RFR(XL): 8224675: Late GC barrier insertion for ZGC

Thu Jun 6 18:03:29 UTC 2019

On 2019-06-05 10:20, Roland Westrelin wrote:
>> Ah - I think I get it. You mean like this:
>>
>> void ZBarrierSetC2::barrier_insertion_phase(PhaseIterGVN& igvn)const {
>>     PhaseIdealLoop ideal_loop(igvn,LoopOptsNone);
>>
>>     // First make sure all loads between call and catch are moved to the
>> catch block clean_catch_blocks(&ideal_loop);
>>
>>     // Then expand barriers on all loads insert_load_barriers(&ideal_loop);
>>
>>     // Handle all Unsafe that need barriers. insert_barriers_on_unsafe(&ideal_loop);
>>
>>     // Cleanup any modified bits igvn.optimize();
>>
>>     igvn.C->clear_major_progress();
>> }
>>
>> An excellent idea. Then I can remove the new LoopOptsMode::BarrierInsertion.
> I was thinking something like what we do in Shenandoah for barrier
> expansion:
>
> PhaseIdealLoop ideal_loop(igvn, LoopOptsShenandoahExpand);
>
> ShenandoahBarrierSetC2::is_gc_specific_loop_opts_pass() returns true for
> LoopOptsShenandoahExpand and ShenandoahBarrierSetC2::optimize_loops()
> handles LoopOptsShenandoahExpand. So there's nothing shenandoah specific
> in PhaseIdealLoop::build_and_optimize().

I followed your example and changed my implementation inline with that.

>
>> I've been running some experiments with asserts on the clone code.
>>
>> 1) There can never be any control flow here - so now phis or such.
>>
>> 2) Stores have explicit control - and would never be scheduled here either.
>>
>> 3) Loads - they end up here because they can float. They only matter if
>> there is a use dominated by the catch (after a merge of catch control
>> flow), or uses in more than one catch-proj branch. The only nodes
>> observed being cloned is LoadPNodes with barriers, BoolNodes, and CmpP
>> nodes. It's the same pattern of comparing a pointer.
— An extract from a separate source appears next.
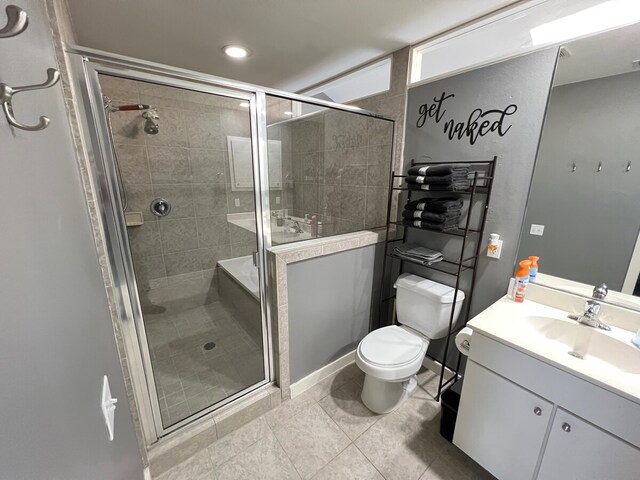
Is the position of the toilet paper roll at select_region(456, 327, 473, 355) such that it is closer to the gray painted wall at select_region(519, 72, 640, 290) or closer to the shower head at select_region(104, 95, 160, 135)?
the gray painted wall at select_region(519, 72, 640, 290)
All other load has
>> it's control in the catch-projs.
>>
>> I will add asserts to the clone in fixup_uses_in_catch to reflect this
>> conclusion and make sure that I catch any change in behavior.
> I was thinking of something like:
>
> try {
>    non_inlined_call1();
>    int v = some_object.object_field.int_field;
>    non_inlined_call2(v, v);
> } catch (..) {
>    int v = some_object.object_field.int_field;
>    // some use for v
> }
>
> So there would be a LoadP, a load barrier and a LoadI right after the
> call. The LoadI is the first to be cloned. It has 3 uses, so it's cloned
> 3 times? Which would mean non_inlined_call2 is actually called with:
>
>    SomeObject object = some_object.object_field;
>    non_inlined_call2(object.int_field, object.int_field);
>
> the field is reloaded and that code doesn't have the same effect as
> above. Or am I missing something?

The object_field usually gets a null-check which creates a control flow 
that anchors the LoadI further down. I managed to find one case in 
specjbb with a static call followed by a LoadL.
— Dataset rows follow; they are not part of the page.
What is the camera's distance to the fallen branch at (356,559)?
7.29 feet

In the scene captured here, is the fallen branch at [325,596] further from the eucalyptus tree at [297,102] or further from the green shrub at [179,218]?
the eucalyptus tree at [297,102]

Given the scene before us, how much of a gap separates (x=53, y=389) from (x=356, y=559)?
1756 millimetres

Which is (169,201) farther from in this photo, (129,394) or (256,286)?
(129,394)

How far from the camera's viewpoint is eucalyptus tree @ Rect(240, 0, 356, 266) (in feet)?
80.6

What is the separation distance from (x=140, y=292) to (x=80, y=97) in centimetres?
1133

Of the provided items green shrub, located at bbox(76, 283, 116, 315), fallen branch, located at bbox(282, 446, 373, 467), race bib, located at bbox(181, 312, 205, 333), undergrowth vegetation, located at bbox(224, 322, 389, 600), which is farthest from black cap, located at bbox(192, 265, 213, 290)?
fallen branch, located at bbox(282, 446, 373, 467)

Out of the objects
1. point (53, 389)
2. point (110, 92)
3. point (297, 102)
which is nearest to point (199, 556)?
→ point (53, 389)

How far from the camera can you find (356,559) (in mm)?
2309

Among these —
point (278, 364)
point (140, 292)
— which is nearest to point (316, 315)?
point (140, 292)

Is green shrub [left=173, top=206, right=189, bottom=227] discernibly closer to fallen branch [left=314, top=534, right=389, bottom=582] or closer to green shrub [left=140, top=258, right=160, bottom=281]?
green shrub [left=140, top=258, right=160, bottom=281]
I fixed this by calling the call_catch_cleanup recursively on these 
load, when encountered. They will then be handled in the same way as the 
LoadPs with a barrier.

I also found an issue that I could get duplicate phis in blocks when 
connecting the loads together. I fixed this by keeping track on which 
regions has gotten a phi, and caching them.

I've also added a number of small fixes after feedback from Erik Ö.

New webrev: http://cr.openjdk.java.net/~neliasso/8224675/webrev.06/

Regards,

Nils

>
> Roland.